Obedece a tu pantalla y sé feliz




Algoritmo. Al abrir la tablet a primera hora de la mañana, encontró las recomendaciones del día. Un complejo sistema de algoritmos decidía por él. Durante años había navegado por páginas, había frecuentado redes sociales y hecho uso de ellas, había comprado y había vendido, dejando unas migajas de rastros –después de tanto tiempo, las cookies de datos alcanzaban el tamaño de pasteles con triple fondant– que permitían a las máquinas actuar por él. Había renunciado a ser para conformarse con estar.   


Plátano. Era obediente y creía que si las mentes más brillantes –“y fluorescentes”, decía con grandeza– del planeta configuraban los ordenadores pensando en él, en sus gustos, tenía que obedecer. ¿Acaso esos ingenieros no eran más fiables que él mismo, incapaz de la mínima operación matemática sin la ayuda de la calculadora? Cuando la tablet le sugirió que tenía que comprar el novelón de aquel escritor que odiaba a las mujeres, él hizo caso pese a que el tipo le caía mal, le parecían mezquinas sus opiniones y las historias sobre la segunda guerra mundial eran de una monotonía ideológica que lo dejaban pocho como un plátano maduro.


Folletín. La leyó, tardó semanas. La conclusión fue demoledora: ni para abanicarse le pareció útil (y mejor no intentarlo, porque lo único que podía conseguir era un librazo en la cara). Sin embargo, concluyó que el equivocado era él y no las máquinas, que solo querían su bien. Además, si el folletín ocupaba el primer puesto de las listas de ventas sería por algo. Tantos lectores no podían estar equivocados –ni los algoritmos que los mimaban–. Como penitencia se obligó a leer las obras completas del autor, que incluían desde vomitonas patrióticas a aventuras galácticas. Se curaría a golpe de tocho.


Gallo. En otra ocasión, los mensajes señalaron que le convenía ir de vacaciones a una remota población del norte, uno de esos lugares de alta montaña en los que a partir de las cinco de la tarde el planeta muere y resucita con el gallo. Obedeció, hizo las maletas, subió a trenes y autobuses y se plantó en ese fin del mundo cercano.

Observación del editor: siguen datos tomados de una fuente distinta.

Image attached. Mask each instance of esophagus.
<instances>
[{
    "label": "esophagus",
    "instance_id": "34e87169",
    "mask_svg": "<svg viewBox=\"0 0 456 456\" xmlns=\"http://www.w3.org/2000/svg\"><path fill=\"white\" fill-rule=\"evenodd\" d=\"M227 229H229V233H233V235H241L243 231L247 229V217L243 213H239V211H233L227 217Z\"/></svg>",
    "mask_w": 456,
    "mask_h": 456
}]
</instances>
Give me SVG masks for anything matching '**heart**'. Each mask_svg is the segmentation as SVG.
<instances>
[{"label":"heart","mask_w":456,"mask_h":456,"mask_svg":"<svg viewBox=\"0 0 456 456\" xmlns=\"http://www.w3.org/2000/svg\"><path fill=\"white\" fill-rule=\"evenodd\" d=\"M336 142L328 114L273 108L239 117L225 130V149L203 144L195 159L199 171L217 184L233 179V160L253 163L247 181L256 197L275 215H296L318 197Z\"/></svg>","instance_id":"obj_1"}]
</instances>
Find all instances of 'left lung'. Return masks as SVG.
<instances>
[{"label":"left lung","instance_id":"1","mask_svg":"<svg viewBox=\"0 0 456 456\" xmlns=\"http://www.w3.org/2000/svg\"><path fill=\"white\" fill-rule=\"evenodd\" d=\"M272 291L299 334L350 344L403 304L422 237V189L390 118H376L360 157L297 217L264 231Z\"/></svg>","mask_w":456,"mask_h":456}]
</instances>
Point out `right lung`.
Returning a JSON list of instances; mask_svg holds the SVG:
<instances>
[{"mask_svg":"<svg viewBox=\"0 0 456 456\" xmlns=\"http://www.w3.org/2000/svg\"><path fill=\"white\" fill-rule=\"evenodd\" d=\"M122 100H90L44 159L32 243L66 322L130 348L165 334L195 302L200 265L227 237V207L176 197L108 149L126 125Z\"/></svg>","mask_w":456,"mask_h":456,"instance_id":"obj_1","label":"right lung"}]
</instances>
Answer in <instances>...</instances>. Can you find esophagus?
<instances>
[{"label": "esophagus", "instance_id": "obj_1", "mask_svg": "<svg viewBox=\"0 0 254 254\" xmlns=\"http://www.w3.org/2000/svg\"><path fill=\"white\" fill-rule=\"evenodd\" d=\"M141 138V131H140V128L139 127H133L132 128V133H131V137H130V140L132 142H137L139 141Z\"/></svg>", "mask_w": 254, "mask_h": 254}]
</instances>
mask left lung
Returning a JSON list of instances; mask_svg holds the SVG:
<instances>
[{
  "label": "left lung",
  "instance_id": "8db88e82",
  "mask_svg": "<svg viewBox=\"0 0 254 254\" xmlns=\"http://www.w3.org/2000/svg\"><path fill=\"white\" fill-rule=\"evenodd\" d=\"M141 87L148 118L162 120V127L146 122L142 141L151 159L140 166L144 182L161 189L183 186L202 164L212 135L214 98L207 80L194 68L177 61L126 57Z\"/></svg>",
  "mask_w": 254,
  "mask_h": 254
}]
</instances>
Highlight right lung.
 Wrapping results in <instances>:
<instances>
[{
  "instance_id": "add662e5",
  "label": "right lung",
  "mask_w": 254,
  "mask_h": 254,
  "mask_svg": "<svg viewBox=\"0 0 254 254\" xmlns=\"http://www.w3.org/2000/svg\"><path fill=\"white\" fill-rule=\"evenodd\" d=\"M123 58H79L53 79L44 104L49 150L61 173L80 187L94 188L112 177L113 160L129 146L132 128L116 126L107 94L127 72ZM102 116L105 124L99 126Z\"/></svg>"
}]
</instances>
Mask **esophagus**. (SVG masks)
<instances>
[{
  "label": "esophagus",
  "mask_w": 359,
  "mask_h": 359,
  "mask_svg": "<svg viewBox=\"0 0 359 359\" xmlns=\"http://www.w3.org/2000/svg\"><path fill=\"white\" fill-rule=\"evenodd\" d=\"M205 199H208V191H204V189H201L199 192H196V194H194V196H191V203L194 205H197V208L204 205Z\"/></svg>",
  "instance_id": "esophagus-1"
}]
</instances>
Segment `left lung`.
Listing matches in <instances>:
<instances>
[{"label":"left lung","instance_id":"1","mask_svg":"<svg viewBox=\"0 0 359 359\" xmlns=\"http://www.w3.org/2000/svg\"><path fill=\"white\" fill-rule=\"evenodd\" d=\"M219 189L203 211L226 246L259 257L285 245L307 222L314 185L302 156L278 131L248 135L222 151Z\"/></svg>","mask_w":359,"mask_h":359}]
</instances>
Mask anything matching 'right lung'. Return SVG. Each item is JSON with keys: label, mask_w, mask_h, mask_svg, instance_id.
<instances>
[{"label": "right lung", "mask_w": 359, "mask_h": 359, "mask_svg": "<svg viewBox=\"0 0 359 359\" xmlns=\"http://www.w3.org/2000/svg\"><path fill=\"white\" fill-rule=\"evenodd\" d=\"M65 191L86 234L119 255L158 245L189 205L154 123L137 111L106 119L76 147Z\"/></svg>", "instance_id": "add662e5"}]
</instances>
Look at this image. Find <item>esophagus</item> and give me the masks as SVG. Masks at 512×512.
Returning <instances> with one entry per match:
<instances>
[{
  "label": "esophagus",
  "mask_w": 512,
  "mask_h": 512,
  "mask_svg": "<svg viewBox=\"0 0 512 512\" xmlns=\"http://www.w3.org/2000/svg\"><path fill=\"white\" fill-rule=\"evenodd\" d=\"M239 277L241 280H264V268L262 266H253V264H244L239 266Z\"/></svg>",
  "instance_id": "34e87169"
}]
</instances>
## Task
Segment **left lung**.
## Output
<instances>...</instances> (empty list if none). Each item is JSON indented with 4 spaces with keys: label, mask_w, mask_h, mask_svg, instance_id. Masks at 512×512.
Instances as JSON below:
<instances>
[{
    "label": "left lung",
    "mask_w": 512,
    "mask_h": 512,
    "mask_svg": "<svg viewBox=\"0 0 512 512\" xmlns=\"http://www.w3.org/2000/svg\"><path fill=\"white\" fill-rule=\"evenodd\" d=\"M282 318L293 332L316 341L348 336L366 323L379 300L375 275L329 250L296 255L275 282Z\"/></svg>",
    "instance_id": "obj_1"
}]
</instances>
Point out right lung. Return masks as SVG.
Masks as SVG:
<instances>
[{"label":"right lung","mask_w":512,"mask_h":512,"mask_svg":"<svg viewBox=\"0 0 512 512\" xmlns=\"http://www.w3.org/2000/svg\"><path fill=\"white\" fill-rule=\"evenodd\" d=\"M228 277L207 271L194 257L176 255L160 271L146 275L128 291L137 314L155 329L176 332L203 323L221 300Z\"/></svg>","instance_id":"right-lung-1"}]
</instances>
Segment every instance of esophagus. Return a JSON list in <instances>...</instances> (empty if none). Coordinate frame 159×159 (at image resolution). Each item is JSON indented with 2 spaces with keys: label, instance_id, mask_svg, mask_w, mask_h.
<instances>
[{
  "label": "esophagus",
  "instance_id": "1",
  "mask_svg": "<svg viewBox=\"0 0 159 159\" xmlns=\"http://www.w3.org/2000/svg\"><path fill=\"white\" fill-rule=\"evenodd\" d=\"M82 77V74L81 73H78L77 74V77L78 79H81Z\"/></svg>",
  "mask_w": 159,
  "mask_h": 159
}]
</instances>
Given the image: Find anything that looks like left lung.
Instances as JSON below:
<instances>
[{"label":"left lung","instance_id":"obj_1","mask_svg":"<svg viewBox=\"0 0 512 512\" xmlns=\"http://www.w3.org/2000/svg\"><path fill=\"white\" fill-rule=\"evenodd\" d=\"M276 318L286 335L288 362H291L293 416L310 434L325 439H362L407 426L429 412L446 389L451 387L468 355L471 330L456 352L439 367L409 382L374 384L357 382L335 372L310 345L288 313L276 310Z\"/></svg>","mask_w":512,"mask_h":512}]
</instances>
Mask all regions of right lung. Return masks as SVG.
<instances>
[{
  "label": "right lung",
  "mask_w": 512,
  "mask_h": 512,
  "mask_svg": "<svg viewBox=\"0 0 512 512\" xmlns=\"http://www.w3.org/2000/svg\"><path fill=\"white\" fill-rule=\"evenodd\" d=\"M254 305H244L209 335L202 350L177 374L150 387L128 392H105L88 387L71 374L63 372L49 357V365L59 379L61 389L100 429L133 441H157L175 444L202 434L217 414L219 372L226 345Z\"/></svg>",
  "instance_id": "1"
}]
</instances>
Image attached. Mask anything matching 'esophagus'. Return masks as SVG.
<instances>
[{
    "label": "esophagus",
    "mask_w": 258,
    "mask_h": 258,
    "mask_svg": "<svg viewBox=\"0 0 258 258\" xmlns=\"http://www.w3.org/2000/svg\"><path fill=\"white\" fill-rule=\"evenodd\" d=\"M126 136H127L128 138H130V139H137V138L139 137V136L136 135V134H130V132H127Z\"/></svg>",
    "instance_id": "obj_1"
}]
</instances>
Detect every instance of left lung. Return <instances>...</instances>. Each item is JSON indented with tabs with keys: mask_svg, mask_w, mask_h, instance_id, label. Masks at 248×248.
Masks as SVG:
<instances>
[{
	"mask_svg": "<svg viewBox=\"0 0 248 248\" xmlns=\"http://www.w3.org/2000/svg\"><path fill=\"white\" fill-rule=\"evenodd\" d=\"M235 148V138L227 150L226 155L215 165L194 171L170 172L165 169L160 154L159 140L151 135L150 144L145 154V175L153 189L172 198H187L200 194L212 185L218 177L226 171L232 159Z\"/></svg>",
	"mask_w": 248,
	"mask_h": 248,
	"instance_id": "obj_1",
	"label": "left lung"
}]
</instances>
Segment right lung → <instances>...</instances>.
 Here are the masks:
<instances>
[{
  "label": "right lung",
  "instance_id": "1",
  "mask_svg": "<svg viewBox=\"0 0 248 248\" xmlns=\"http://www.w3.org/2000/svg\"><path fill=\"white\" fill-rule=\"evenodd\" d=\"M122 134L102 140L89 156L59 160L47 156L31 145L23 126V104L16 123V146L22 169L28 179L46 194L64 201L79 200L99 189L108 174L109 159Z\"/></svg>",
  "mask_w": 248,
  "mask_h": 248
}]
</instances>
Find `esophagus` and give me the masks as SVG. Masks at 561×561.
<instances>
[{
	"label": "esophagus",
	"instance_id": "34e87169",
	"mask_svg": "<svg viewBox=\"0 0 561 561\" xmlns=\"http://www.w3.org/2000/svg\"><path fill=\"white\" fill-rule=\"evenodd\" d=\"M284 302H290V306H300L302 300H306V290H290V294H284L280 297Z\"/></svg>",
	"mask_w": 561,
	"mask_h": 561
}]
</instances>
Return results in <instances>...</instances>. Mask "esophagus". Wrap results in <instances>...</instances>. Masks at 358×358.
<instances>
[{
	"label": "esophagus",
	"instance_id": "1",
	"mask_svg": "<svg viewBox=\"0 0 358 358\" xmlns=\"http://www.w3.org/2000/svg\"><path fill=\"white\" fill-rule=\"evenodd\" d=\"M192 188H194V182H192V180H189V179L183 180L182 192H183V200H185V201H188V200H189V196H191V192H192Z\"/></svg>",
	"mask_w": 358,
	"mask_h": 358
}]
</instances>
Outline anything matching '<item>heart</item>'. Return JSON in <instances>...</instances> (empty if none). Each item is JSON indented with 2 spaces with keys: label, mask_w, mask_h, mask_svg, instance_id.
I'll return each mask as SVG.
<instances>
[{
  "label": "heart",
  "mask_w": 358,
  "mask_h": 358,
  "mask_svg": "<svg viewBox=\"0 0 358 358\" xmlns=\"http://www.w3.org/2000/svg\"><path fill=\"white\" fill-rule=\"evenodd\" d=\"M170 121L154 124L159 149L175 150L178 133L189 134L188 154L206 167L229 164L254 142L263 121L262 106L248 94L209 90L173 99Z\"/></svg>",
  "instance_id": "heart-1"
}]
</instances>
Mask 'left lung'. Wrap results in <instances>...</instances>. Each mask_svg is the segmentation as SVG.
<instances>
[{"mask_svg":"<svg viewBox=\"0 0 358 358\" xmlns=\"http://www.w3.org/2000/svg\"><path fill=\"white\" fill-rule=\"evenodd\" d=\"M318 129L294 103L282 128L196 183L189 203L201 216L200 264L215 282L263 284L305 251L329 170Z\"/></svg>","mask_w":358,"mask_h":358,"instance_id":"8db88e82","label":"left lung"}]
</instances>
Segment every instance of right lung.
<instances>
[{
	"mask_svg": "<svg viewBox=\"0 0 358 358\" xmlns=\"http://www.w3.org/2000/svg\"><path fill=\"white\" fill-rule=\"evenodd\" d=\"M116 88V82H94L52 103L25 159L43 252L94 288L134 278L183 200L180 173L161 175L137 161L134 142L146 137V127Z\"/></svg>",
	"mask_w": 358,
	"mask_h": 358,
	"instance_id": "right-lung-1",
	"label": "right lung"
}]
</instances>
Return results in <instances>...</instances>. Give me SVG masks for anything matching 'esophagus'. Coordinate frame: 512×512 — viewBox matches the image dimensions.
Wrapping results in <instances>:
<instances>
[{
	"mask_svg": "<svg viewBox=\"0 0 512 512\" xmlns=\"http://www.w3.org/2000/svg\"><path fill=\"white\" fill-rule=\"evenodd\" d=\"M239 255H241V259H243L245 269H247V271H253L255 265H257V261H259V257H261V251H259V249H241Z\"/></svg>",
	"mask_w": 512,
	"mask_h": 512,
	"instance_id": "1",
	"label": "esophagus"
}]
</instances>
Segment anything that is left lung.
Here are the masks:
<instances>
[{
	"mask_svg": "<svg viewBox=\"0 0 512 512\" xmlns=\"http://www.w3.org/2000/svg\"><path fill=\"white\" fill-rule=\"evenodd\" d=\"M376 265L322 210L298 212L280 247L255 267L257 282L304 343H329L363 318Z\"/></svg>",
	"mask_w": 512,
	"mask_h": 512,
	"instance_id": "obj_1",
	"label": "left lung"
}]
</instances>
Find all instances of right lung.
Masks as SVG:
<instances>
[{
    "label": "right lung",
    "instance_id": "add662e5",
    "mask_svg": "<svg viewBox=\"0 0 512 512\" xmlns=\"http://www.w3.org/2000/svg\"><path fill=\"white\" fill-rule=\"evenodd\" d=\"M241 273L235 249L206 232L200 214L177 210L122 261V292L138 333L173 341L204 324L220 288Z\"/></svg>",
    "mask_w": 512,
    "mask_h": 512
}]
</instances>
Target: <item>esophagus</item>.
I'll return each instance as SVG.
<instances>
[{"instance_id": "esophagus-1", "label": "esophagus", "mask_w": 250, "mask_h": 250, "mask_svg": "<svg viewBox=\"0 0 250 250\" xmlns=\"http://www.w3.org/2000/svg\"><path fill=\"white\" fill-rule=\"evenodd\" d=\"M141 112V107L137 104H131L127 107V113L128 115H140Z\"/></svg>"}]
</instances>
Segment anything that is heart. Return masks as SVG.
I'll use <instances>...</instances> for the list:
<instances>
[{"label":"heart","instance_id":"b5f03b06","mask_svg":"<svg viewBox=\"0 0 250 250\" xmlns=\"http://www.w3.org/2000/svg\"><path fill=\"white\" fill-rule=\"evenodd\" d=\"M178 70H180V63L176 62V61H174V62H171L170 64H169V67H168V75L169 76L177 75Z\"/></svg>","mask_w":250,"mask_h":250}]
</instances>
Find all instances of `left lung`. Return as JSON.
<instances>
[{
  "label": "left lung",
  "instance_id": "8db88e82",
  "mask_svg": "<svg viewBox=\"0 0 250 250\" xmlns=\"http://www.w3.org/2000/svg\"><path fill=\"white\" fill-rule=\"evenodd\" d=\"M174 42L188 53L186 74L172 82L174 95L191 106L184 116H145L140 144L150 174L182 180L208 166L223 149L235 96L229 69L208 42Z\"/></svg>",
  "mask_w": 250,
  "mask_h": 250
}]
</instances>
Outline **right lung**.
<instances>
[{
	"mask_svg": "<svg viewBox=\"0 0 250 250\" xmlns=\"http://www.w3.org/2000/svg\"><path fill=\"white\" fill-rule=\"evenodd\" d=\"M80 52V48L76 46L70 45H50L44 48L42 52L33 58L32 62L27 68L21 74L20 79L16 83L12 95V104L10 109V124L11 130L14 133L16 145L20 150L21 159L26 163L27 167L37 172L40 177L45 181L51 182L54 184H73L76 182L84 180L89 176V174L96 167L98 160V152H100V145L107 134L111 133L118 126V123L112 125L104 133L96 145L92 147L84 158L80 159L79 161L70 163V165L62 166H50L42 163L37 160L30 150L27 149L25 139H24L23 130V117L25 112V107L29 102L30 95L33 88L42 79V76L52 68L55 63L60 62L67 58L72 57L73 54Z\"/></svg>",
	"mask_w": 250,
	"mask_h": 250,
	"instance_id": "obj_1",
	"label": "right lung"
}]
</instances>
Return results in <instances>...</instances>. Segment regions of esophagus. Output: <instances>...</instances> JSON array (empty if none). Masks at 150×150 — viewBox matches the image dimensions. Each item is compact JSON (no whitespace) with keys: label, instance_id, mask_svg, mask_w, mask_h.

Orfeón. Lo recibieron los mugidos de las vacas como un orfeón peludo. Se alojó en un hotel rural, que almacenaba visillos y aperos de labranza suficientes como para organizar un museo etnográfico. Apenas encontró gente, porque él había hecho el camino inverso: los pobladores huían de esa soledad. Cada atardecer, se sintió extinguir con la última luz tras la última cumbre. Nunca antes había notado de una forma tan clara la presencia de la muerte. “Las operaciones matemáticas de esa gente de Silicon Valley son sabias –se dijo–. Esta ha sido una lección de vida”.


Vibración. Esa mañana –después de un educado “buenos días” cibernético y una taza de un café pésimo pero avalado por la pantalla–, las corporaciones que organizaban su existencia le propusieron una pareja. Nunca había tenido problemas de relaciones ni había entrado en páginas de contactos: se ennoviaba a la antigua, con amigas de otros tiempos o recién conocidas. Le extrañó que, sin ser usuario de los servicios de citas, supieran sus preferencias. La mujer que aparecía en la llamada era rubia, de ojos azules, con pecho prominente: ni siquiera parecía humana. Pero ¿quién era él para juzgar a los gurús? La miró bien y comenzó a sentir algo: a lo mejor era amor o el modo vibración del móvil.



Beldad. Clicó y leyó la desgraciada historia de aquella beldad, que le pedía dinero para escapar de un infierno balcánico y poder reunirse con él en algún paraíso. No era una cantidad excesiva, la suficiente para comprar un billete. Como tantas otras veces, introdujo su contraseña y autorizó el pago al banco. Se asombró de lo mucho que Silicon Valley sabía de él, incluso sobre cosas que jamás había pensado, había deseado o había amado.